Yes, Trudy thought now. Maybe the neighbours had left her the parcel. They knew her routine; probably the boy had slipped it in her mailbox on his way to school. Trudy rubbed the fogged-up window and saw that she would soon be in Dunedin. The bus was just wending its way past the Waitati estuary, with its tide half out. The black swans were dancing slow pirouettes, tutu feathers trailing in the murky sludge, breasts defiantly turned against the wind. Trudy moved slightly in her seat, unobtrusively felt again the hard hot lump just below her left nipple, the sting in her armpit. When she had first noticed it, she had tried to reason it away as a figment of her imagination, perhaps a last cruel joke of menopause. But her doctor, Mr. Woods, had arranged an urgent appointment. Blood tests. A mammogram in the big hospital in Dunedin.

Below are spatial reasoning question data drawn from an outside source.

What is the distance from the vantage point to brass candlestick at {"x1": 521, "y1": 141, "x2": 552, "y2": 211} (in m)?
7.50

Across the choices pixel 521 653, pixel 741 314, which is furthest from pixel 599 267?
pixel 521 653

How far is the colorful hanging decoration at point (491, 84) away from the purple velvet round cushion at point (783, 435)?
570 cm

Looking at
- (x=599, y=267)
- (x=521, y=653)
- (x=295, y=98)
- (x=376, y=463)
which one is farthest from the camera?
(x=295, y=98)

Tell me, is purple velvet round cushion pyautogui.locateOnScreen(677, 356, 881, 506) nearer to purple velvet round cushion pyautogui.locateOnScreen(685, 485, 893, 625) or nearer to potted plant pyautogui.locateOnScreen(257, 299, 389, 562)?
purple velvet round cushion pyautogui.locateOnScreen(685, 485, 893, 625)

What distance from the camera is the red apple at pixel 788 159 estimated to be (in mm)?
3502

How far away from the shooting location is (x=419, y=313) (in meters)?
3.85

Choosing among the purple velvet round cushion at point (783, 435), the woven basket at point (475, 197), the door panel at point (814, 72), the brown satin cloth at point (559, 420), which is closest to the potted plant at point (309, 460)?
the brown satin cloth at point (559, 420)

At her last visit to him, he had been kind, had chosen his words carefully. It was, she thought a far cry from when she had launched an investigation into the RSA’s missing monies. His wife was Treasurer, although Trudy knew that she could have done the job better. The committee had all agreed that the Poppy Day profits would be used for the hall’s upkeep. Four hundred dollars it had been, not to mention the umpteen volunteer hours, the stalls in the rain with the noise of the traffic and the roaring wind. Trudy had been livid when she found out that the money had disappeared. She told her friend, Mrs Bishop, that she had never trusted the doctor’s wife with her mean lips, slashed with bright red lipstick. Loose. Unpredictable. Too much time on her hands, that was the problem. She had spent a lot of her time with Trudy’s no-good husband in the past. Trudy was sure of it.

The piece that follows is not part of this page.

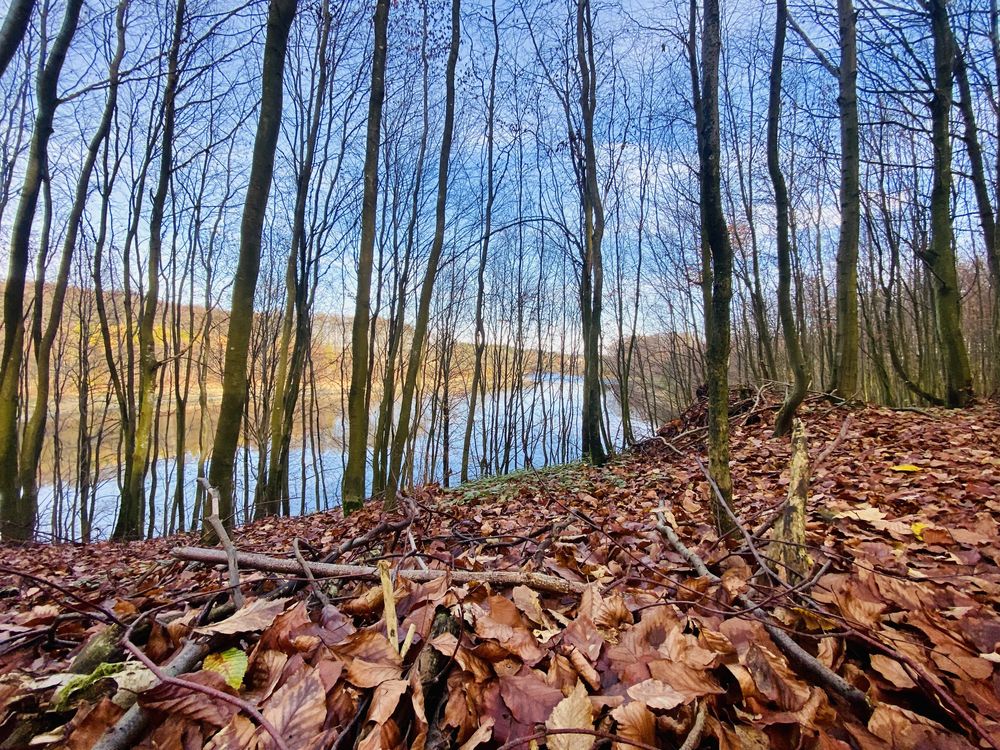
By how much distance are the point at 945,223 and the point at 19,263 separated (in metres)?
12.8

There had been the sly looks passing between them at the church social, and soft shy smiles that never came her way. Trudy had even found a screwed-up receipt for Cadbury Roses in the kitchen bin. She had sent the woman a Facebook message: Who do you think you are?

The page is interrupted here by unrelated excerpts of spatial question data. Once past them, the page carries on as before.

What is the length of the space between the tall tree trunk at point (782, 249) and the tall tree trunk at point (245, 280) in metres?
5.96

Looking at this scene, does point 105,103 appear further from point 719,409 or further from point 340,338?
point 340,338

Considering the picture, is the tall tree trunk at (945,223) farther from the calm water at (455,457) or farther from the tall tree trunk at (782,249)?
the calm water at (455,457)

Slut. Bitch. She gathered up these words that her husband so often spat at her and regurgitated them around the village on spiteful posters that she left on the village seats, in the small library and in the public toilets. Still, that had been justified. The woman was a harlot. No, she had no reason for anyone to wish her ill, she thought as she lumbered off the bus and off to her appointment.